The decision to approve a controversial rare-disease treatment has haunted the Food and Drug Administration in recent weeks. But instead of shying away from the controversy, the FDA has been remarkably transparent about how the decision was made. On Thursday night, the agency laid bare the disagreements between its highest officials by releasing 300 pages of internal emails and on Friday, FDA Commissioner Robert Califf addressed the debate.
In September, the FDA approved a drug for Duchenne muscular dystrophy, an inheritable disease that is fatal in young boys. The agency was under pressure to approve the drug from Congress and the patient community, even though there was limited evidence suggesting that the drug worked. In the days after the decision, FDA reviewers went public with their concerns and a picture emerged of an agency in turmoil.
Speaking at a conference on Friday, numerous FDA officials addressed the decision.
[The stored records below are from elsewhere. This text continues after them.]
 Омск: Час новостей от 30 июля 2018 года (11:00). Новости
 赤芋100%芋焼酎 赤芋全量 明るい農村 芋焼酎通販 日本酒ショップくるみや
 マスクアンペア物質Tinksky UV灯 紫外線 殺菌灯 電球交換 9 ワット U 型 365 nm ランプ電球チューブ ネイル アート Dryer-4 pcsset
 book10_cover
The FDA’s release the night before of e-mails offered a glimpse into the debate between top officials in the days leading up to the approval announcement. The FDA’s candor about the controversy seems to be an effort to put it in the rearview mirror and reassure the public that the approval of drugs with uncertain benefits will not become commonplace.
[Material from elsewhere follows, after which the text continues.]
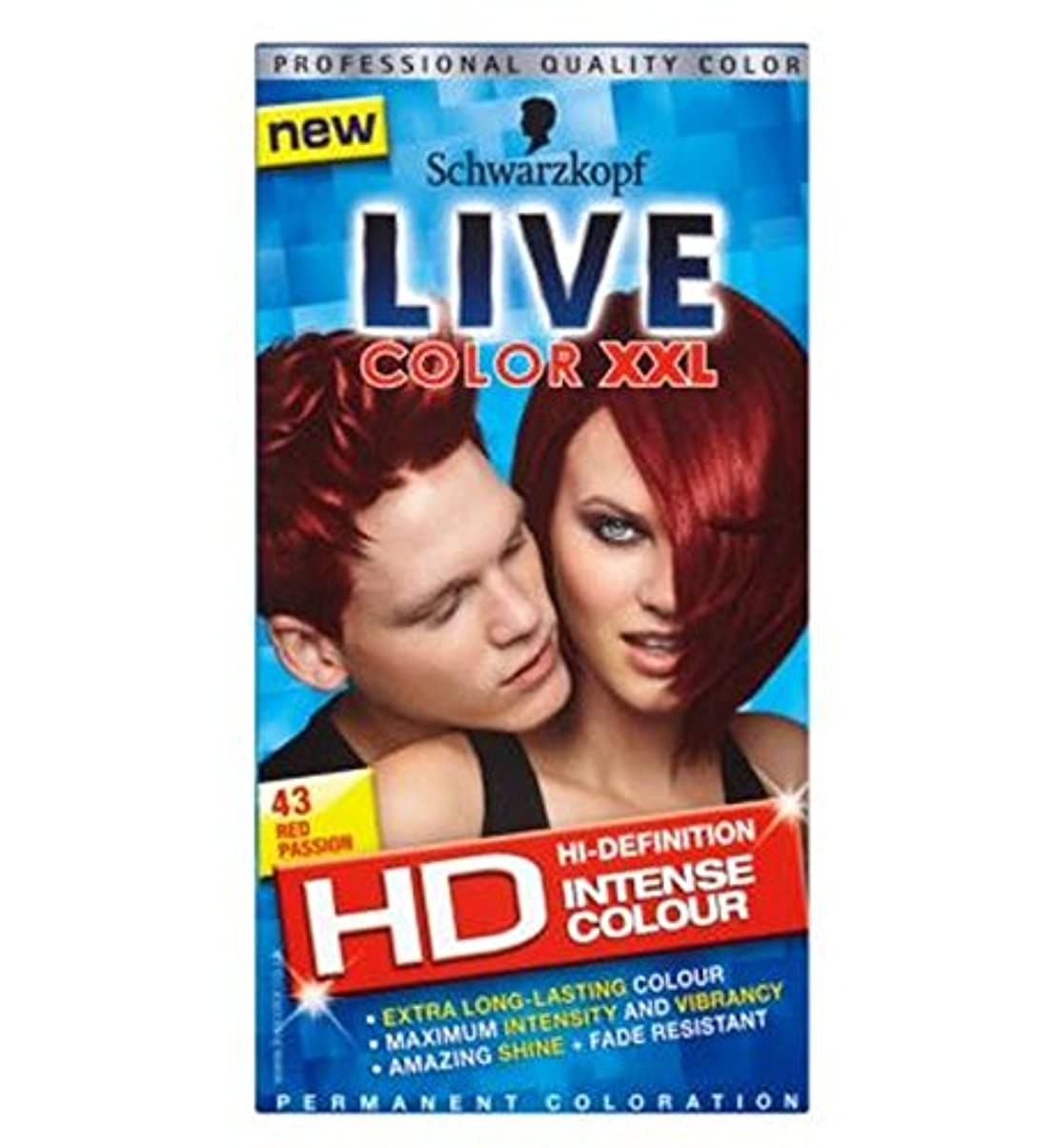 偏見新しい意味憤るSchwarzkopf LIVE Color XXL HD 43 Red Passion Permanent Red Hair Dye - シュワルツコフライブカラーXxl Hdの43赤い情熱パーマネントレッドヘアダイ...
“We’ve moved on,” John Jenkins, head of the FDA’s office of new drugs, told reporters Friday. “The good news is, most decisions we make within the agency are not this controversial. There is generally lots of agreement and lots of consensus around the decisions we’re making.”
Jenkins spoke at a daylong conference hosted by the Friends of Cancer Research and Prevision Policy, a firm that tracks health and regulatory issues.
Califf, the FDA commissioner, similarly played down the controversy Friday. “I hope people realize that a great thing for a federal agency that has to make hard decisions is to encourage people that have differences of opinion to express them,” he said.
Jenkins and other FDA officials opposed the approval of the drug, eteplirsen, which is supposed to treat Duchenne muscular dystrophy. Much of the evidence in the drug’s application was based on a clinical trial of only 12 people – a sample size that is without precedent in FDA history. While the drug was found safe, the FDA’s reviewers were skeptical that the drug actually worked to delay the disease’s progression.
Janet Woodcock, director of the FDA’s Center for Drug Evaluation and Research, felt that the evidence did show that the drug was effective, and overruled the recommendation by the reviewers. Califf said that as a political appointee, he did not feel that it was appropriate for him to alter Woodcock’s decision.
In one of the documents released Thursday, Ellis Unger, the acting director of the FDA’s office of drug evaluation, expressed concern that Woodcock had made her decision before reviewing all relevant scientific evidence. Unger feared that the decision would set a precedent “where accelerated approval could be provided for a rare disease based solely only on the medical and scientific judgment/opinion of the Center Director, as was clearly the case here,” he wrote in an e-mail to Califf.
Jenkins sided with Unger on the eteplirsen decision and has publicly pushed back against the idea that other drugs will be approved in a similar fashion.
However, that concern could play out in other decisions for rare disease drugs with active patient lobbies. At the conference Friday, the question of evidence standards was posed to Richard Pazdur, an FDA official who is setting up a new center devoted specifically for the development of cancer treatments. For cancer drugs, the FDA already uses more flexible standards and approves applications based on small sample sizes, and Pazdur acknowledged that sometimes the agency has to be “creative” with the approvals.